A faithful transcription of all the entries below is needed, without the pictures.

▶ **SUPPLIED DATA**
::::

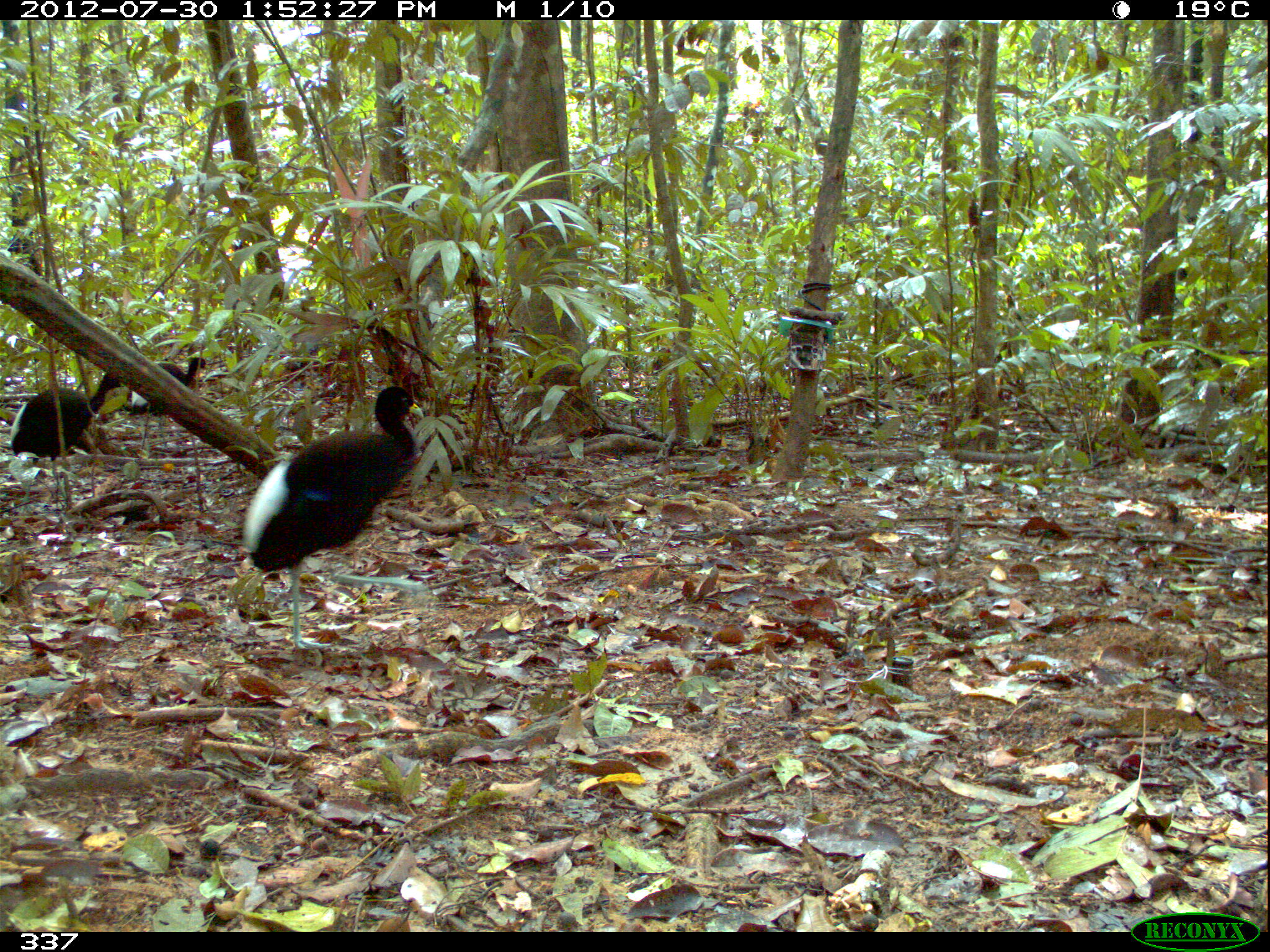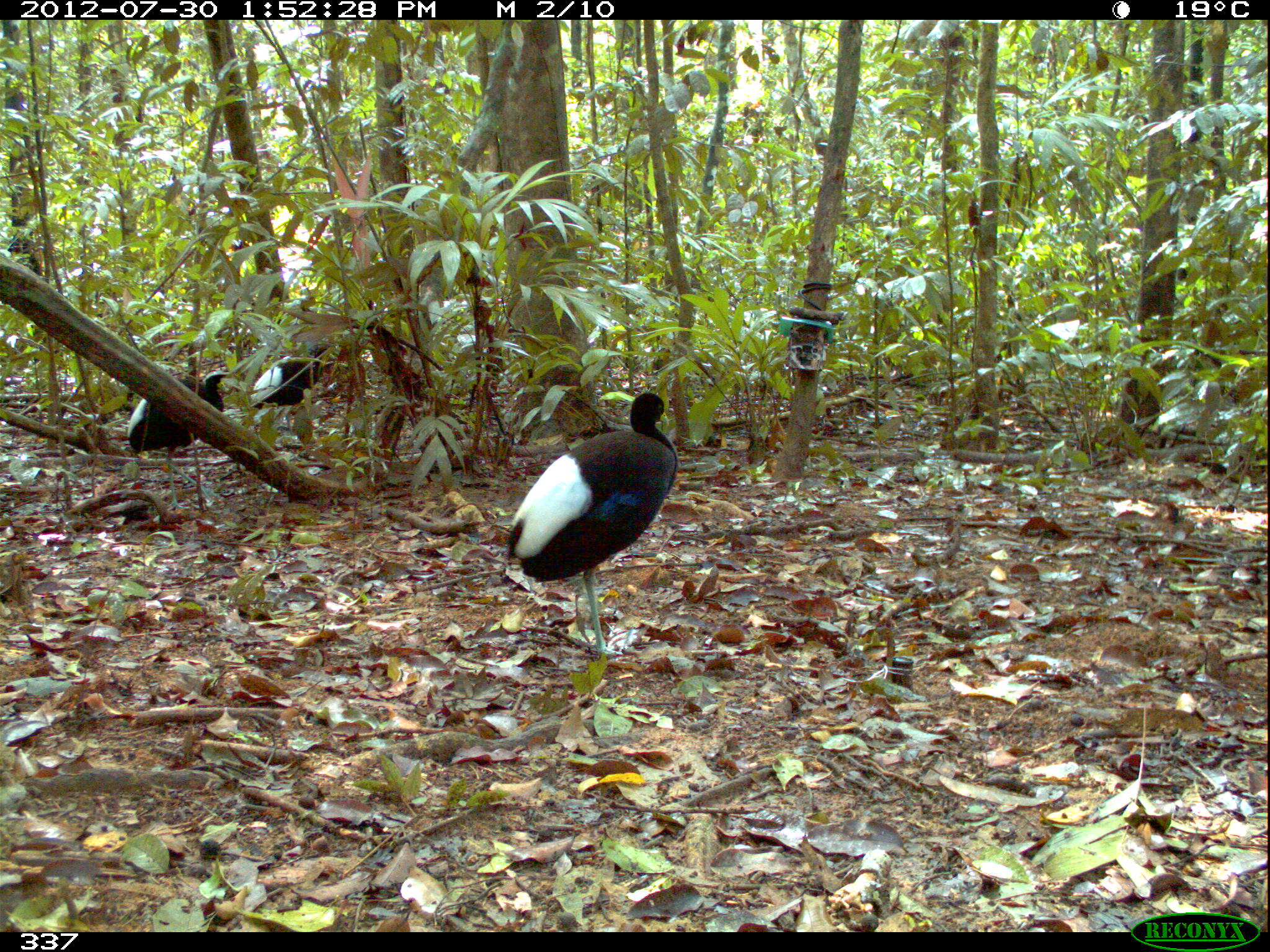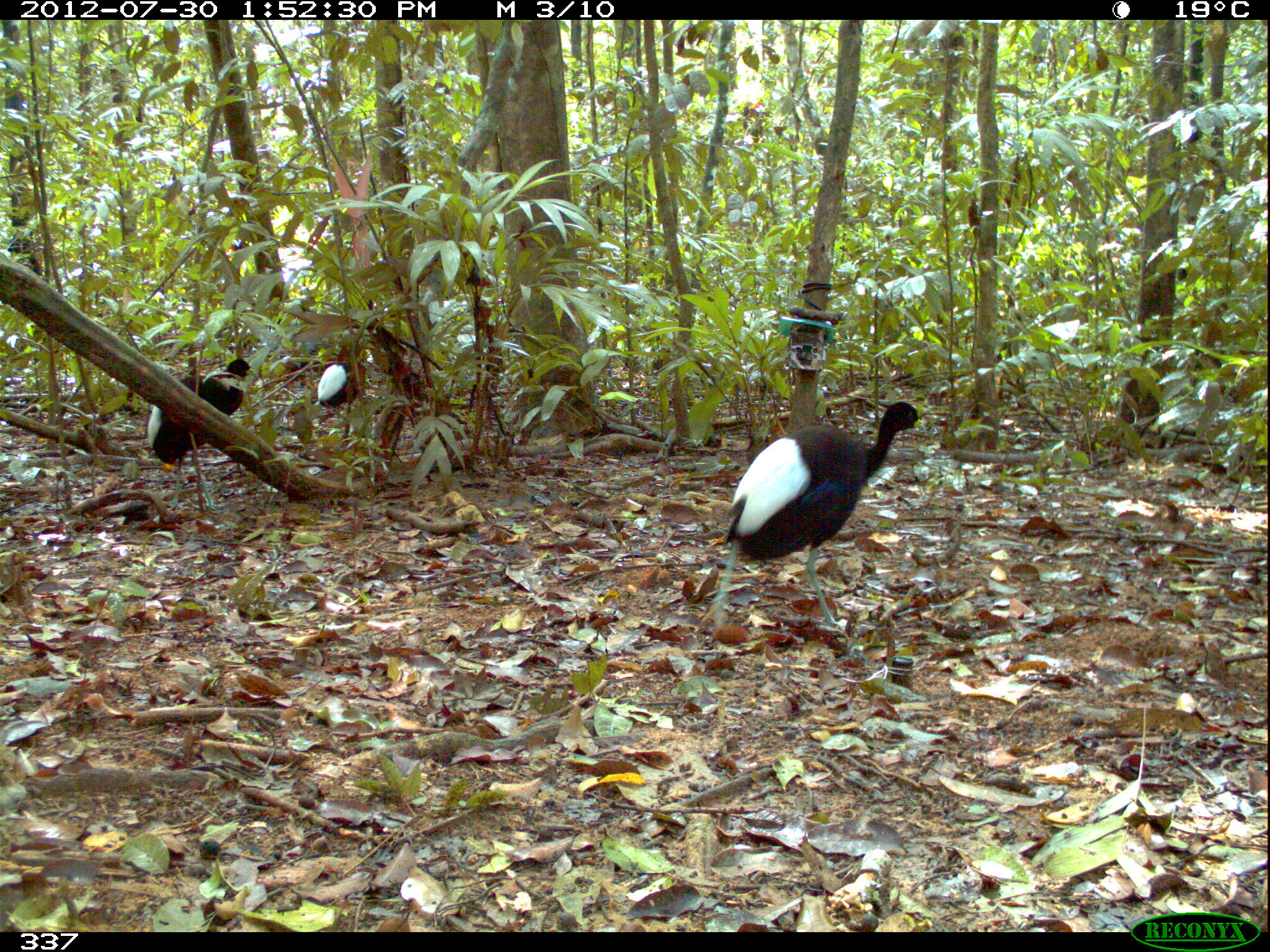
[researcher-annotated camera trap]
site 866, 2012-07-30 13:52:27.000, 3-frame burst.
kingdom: Animalia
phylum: Chordata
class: Aves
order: Gruiformes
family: Psophiidae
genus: Psophia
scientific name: Psophia leucoptera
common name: pale-winged trumpeter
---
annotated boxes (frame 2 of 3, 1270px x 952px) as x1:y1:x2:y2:
psophia leucoptera: 505:391:677:655; 127:368:229:509; 248:343:334:428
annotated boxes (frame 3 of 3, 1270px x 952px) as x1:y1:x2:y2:
psophia leucoptera: 700:399:927:632; 145:358:254:511; 313:353:366:431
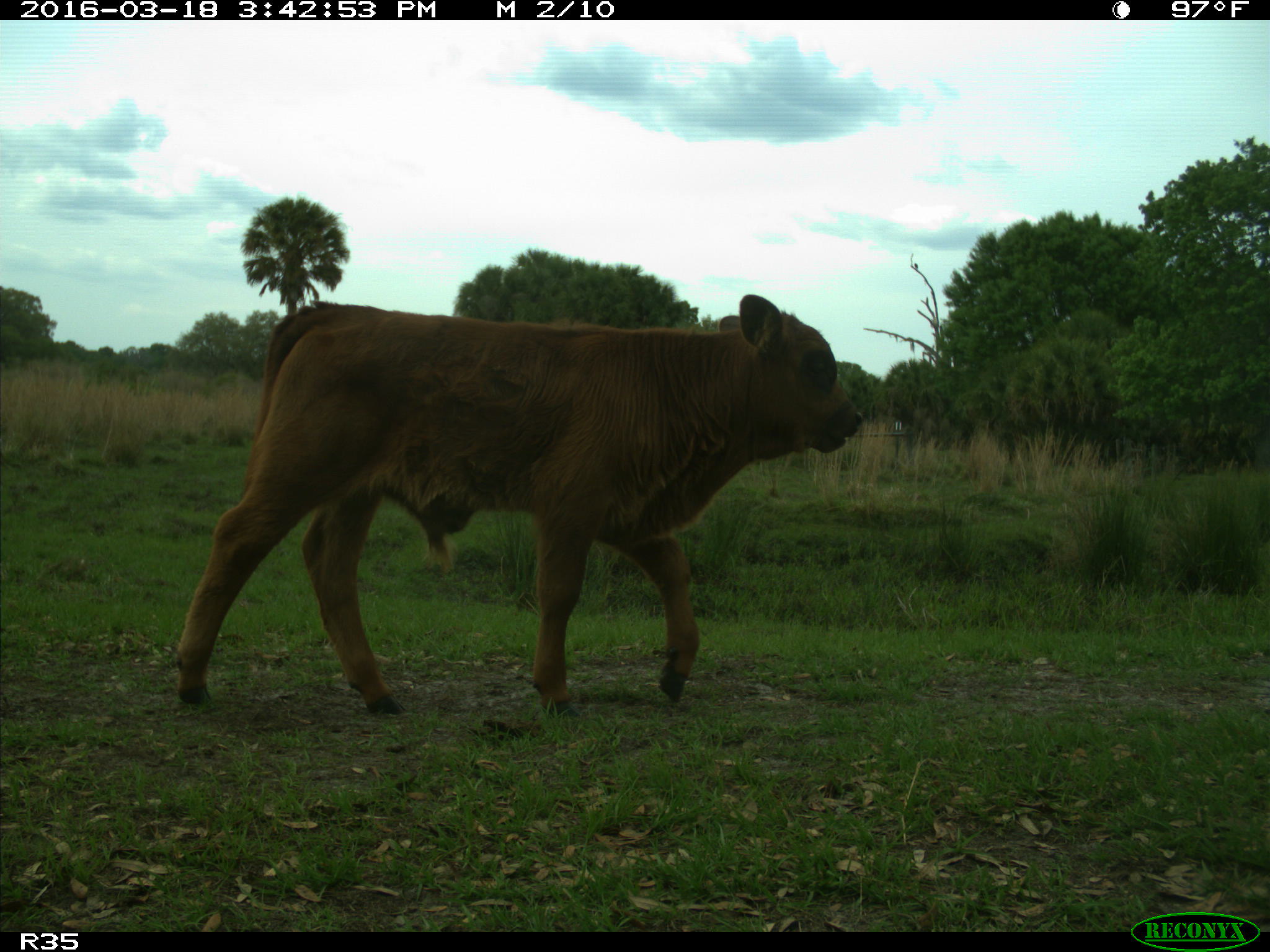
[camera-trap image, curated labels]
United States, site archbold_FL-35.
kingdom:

::::

▶ **FINAL ANSWER**
[researcher-annotated camera trap]
site 866, 2012-07-30 13:52:27.000, 3-frame burst.
kingdom: Animalia
phylum: Chordata
class: Aves
order: Gruiformes
family: Psophiidae
genus: Psophia
scientific name: Psophia leucoptera
common name: pale-winged trumpeter
---
annotated boxes (frame 2 of 3, 1270px x 952px) as x1:y1:x2:y2:
psophia leucoptera: 505:391:677:655; 127:368:229:509; 248:343:334:428
annotated boxes (frame 3 of 3, 1270px x 952px) as x1:y1:x2:y2:
psophia leucoptera: 700:399:927:632; 145:358:254:511; 313:353:366:431
[camera-trap image, curated labels]
United States, site archbold_FL-35.
kingdom:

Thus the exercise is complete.